Try it ▸
Please reproduce the lines of the records below from the one holding "weihnachtsbaum.jpg" through the one holding "Pavilion 9 -2", inclusive, skipping all pictures.

(Pictures with short captions)
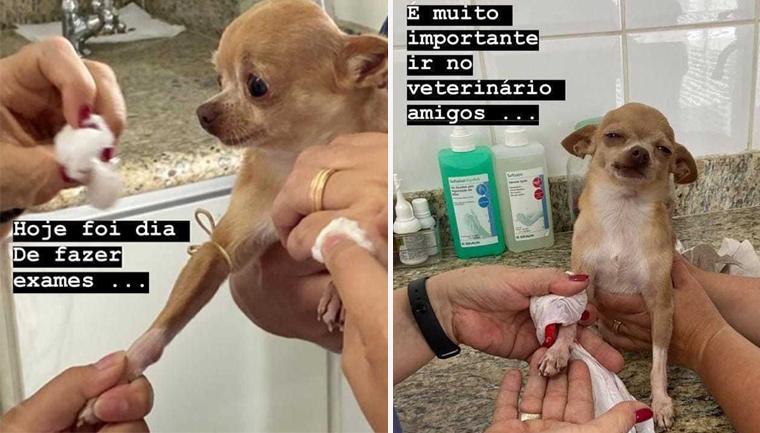 Último a ser adotado em pet shop, cãozinho vence doença e vira xodó da família em SP 5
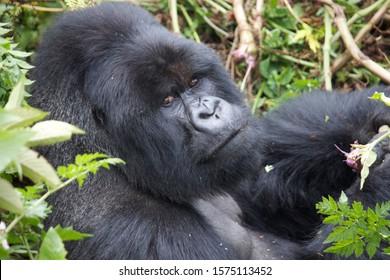 Silver back Gorilla portrait Rwanda park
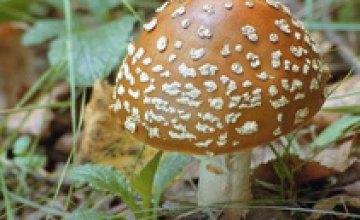 В Днепропетровской области 8 человек отравились грибами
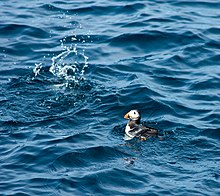 A puffin floating on the sea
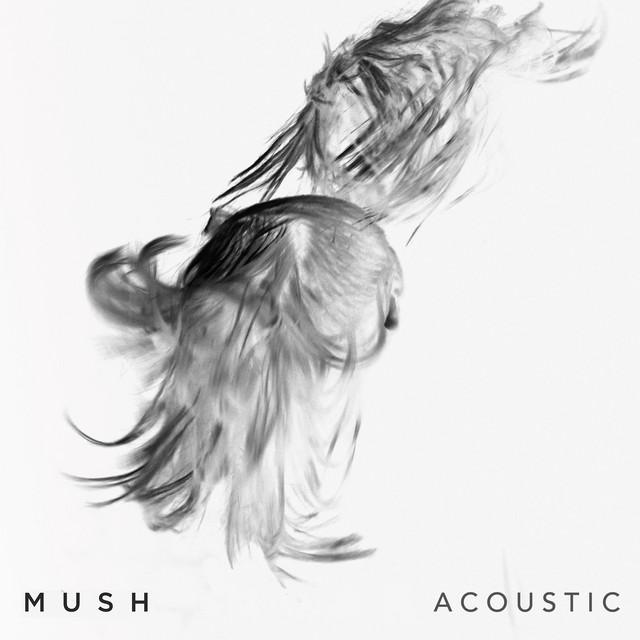 Mush (Acoustic)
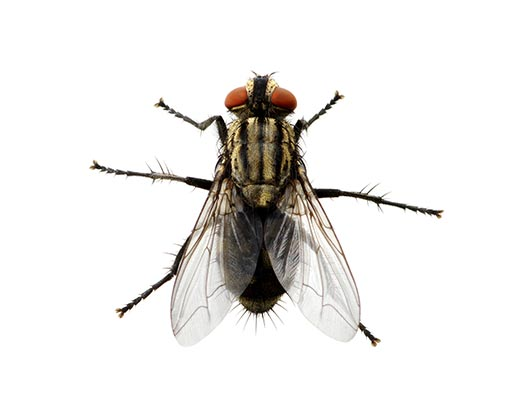 Fly Pest Control Newcastle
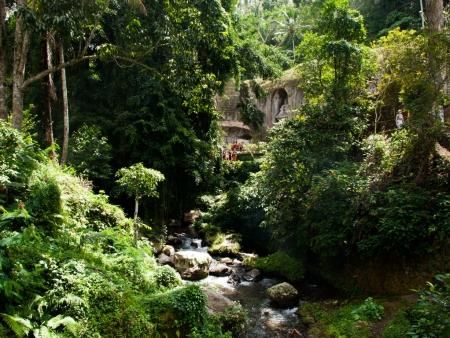 Pakerisan river flowing through lush jungle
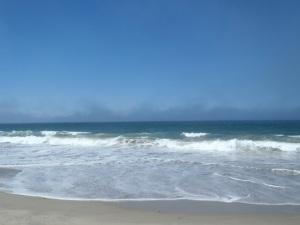 Fog at Salinas River State Beach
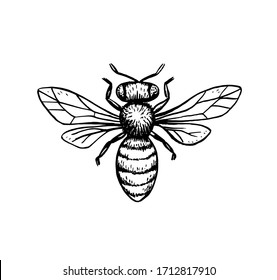 vector bee illustration, black and white ink hornet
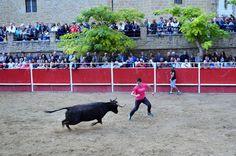 Santacara: Vacas Merino - Fiestas de Santa Eufemia Año 2016 Goats, Animals, Cows, September, Fiestas, Animales, Animaux, Animal, Animais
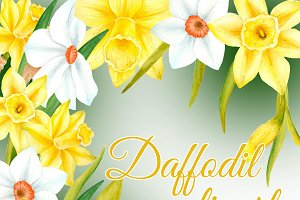 Watercolor daffodil flowers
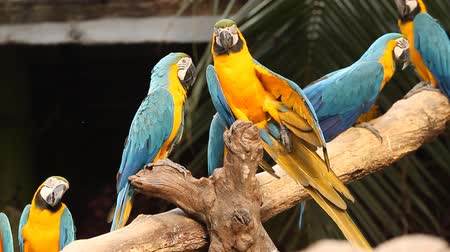 group of macaw in the branch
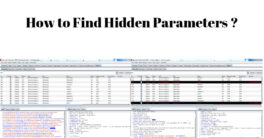 Find Hidden parameters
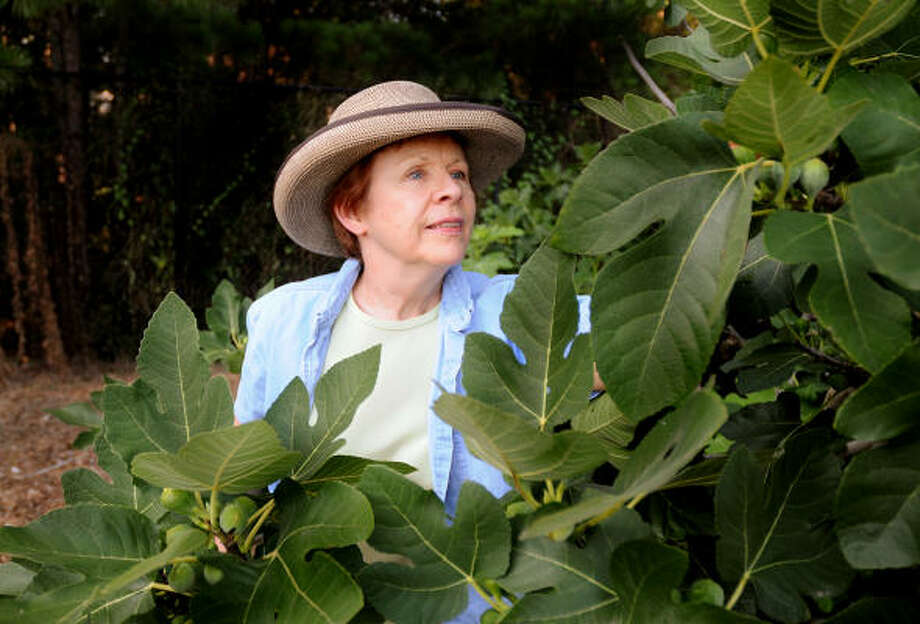 Linda Crum, of The Woodlands, checks the figs on a fig tree at the Community Garden at Bear Branch Park. Photo: David Hopper, For The Chronicle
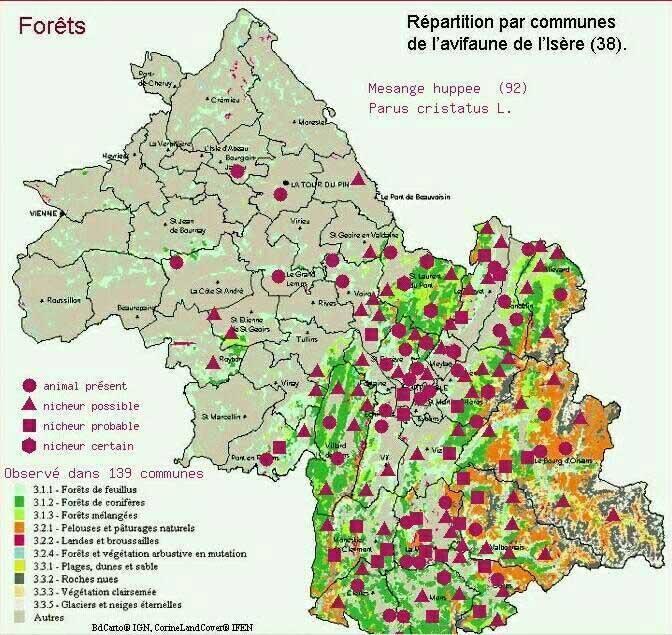 Oiseaux Du Vercors Cartes De Repartition De 140 Especes Ecologie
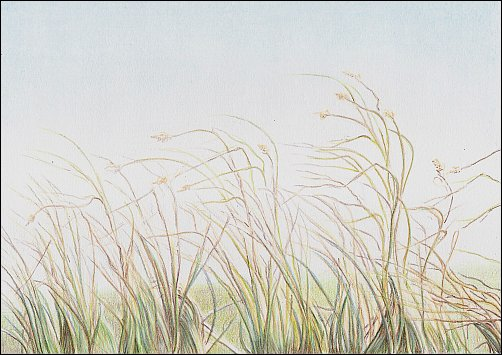 Colored Pencil Demo #7 Autumn Grass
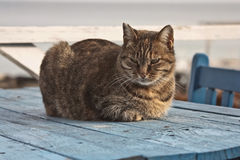 Cute tabby cat lying on a wooden table Stock Photos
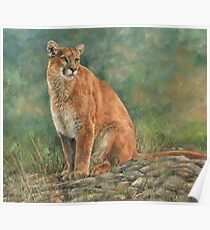 Mountain Lion / Cougar Poster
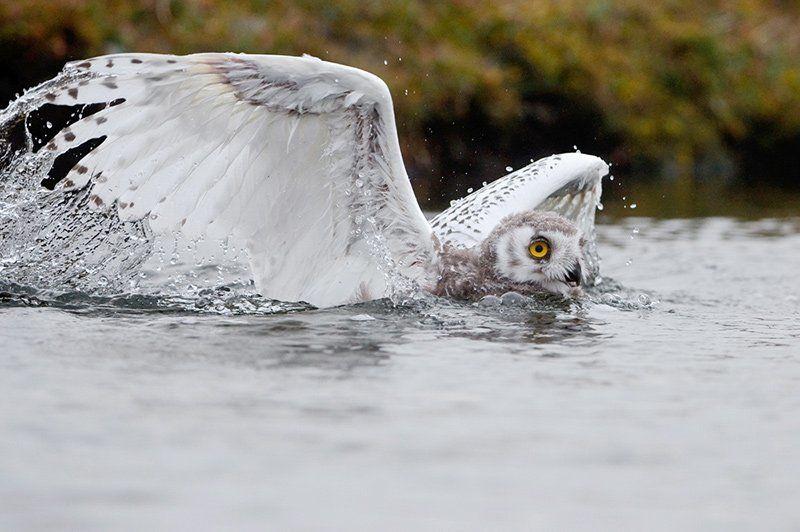 А Вы видели, как плавают совы?photo preview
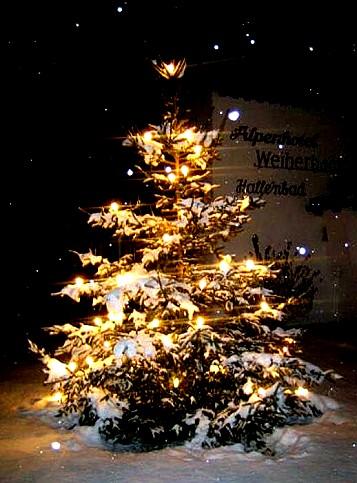 weihnachtsbaum.jpg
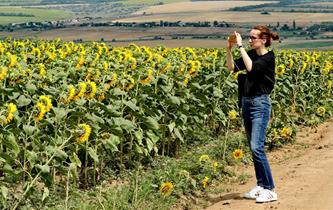 烏克蘭:葵花盛放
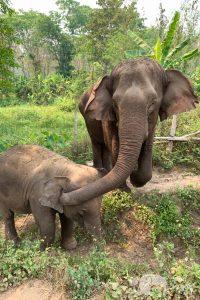 Elephant Heaven elephant tour chiang mai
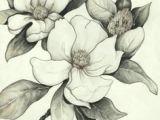 Pencil Drawings Of Magnolia Flowers 191 Best Flower Sketch Images Drawing Flowers Flower Designs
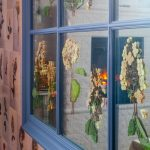Засушенные растения на окнах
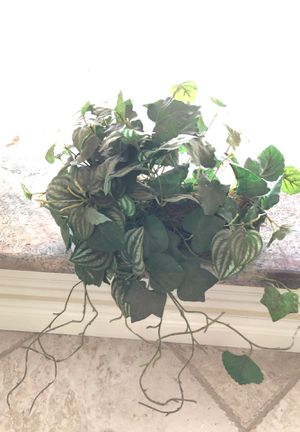 Fake plant for Sale in Longwood, FL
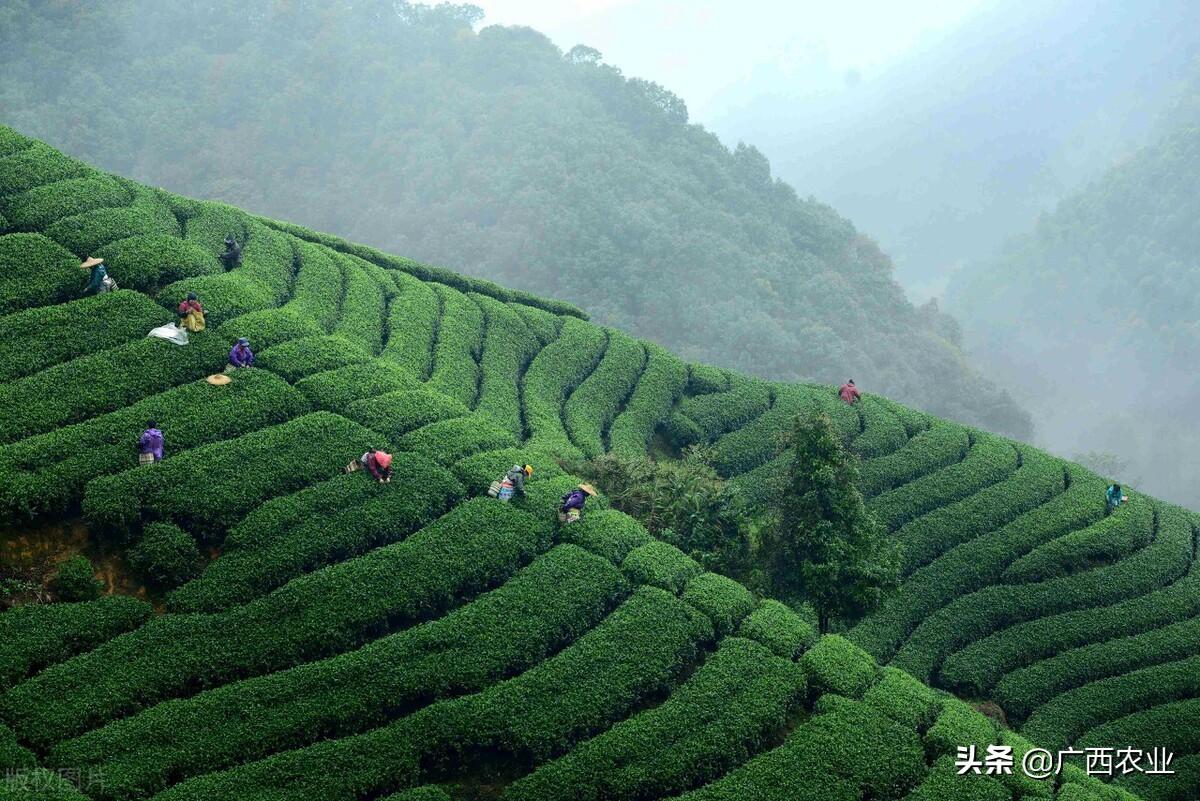 广西农业如何投资?来看广西各市农业招商宣传(贺州、河池篇)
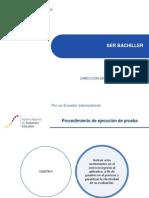 Instructivo ejecuci+¦n prueba.pdf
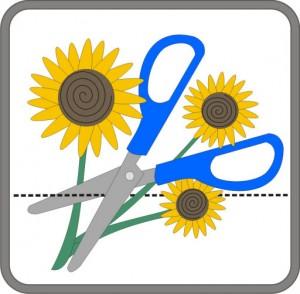 Embrilliance Enthusiast Logo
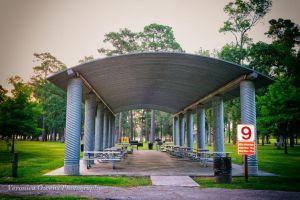 Pavilion 9 -2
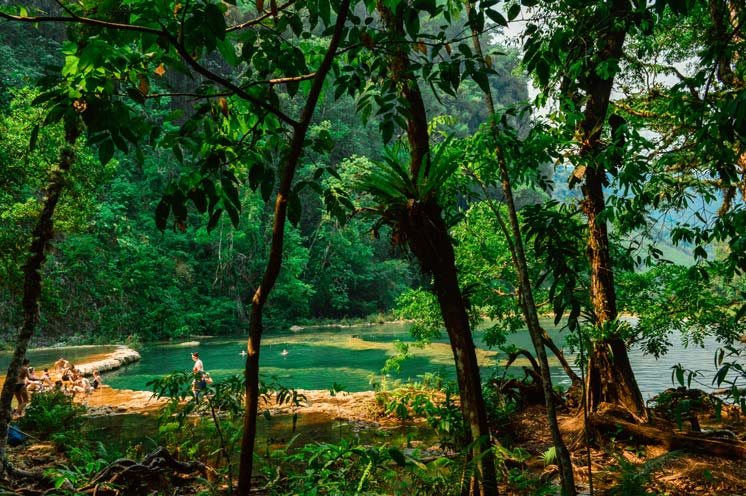 forest in Semuc Champey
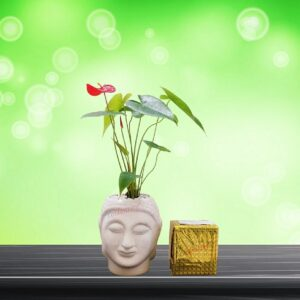Yoidentity Anthurium Plant in a Buddha Face Ceramic Planter Gift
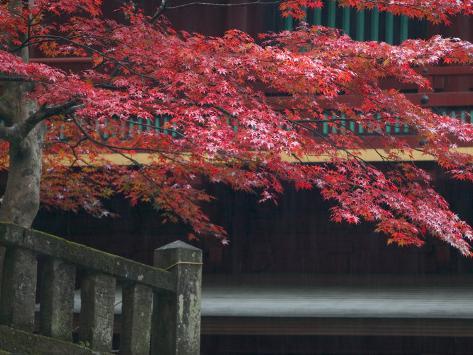 Red Autumn Tree at the Nikko-San Rinnoji Temple, Nikko, Kanto, Japan Photographic Print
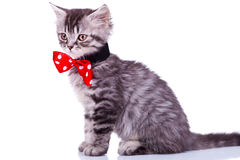Cat wearing red neck bow Stock Photo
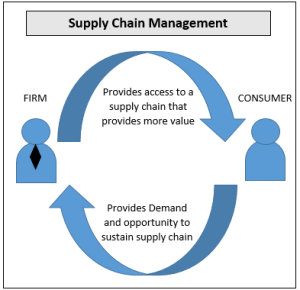 Supply chain strategy options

Output of the exercise ▸
 weihnachtsbaum.jpg
 烏克蘭:葵花盛放
 Elephant Heaven elephant tour chiang mai
 Pencil Drawings Of Magnolia Flowers 191 Best Flower Sketch Images Drawing Flowers Flower Designs
Засушенные растения на окнах
 Fake plant for Sale in Longwood, FL
 广西农业如何投资?来看广西各市农业招商宣传(贺州、河池篇)
 Instructivo ejecuci+¦n prueba.pdf
 Embrilliance Enthusiast Logo
 Pavilion 9 -2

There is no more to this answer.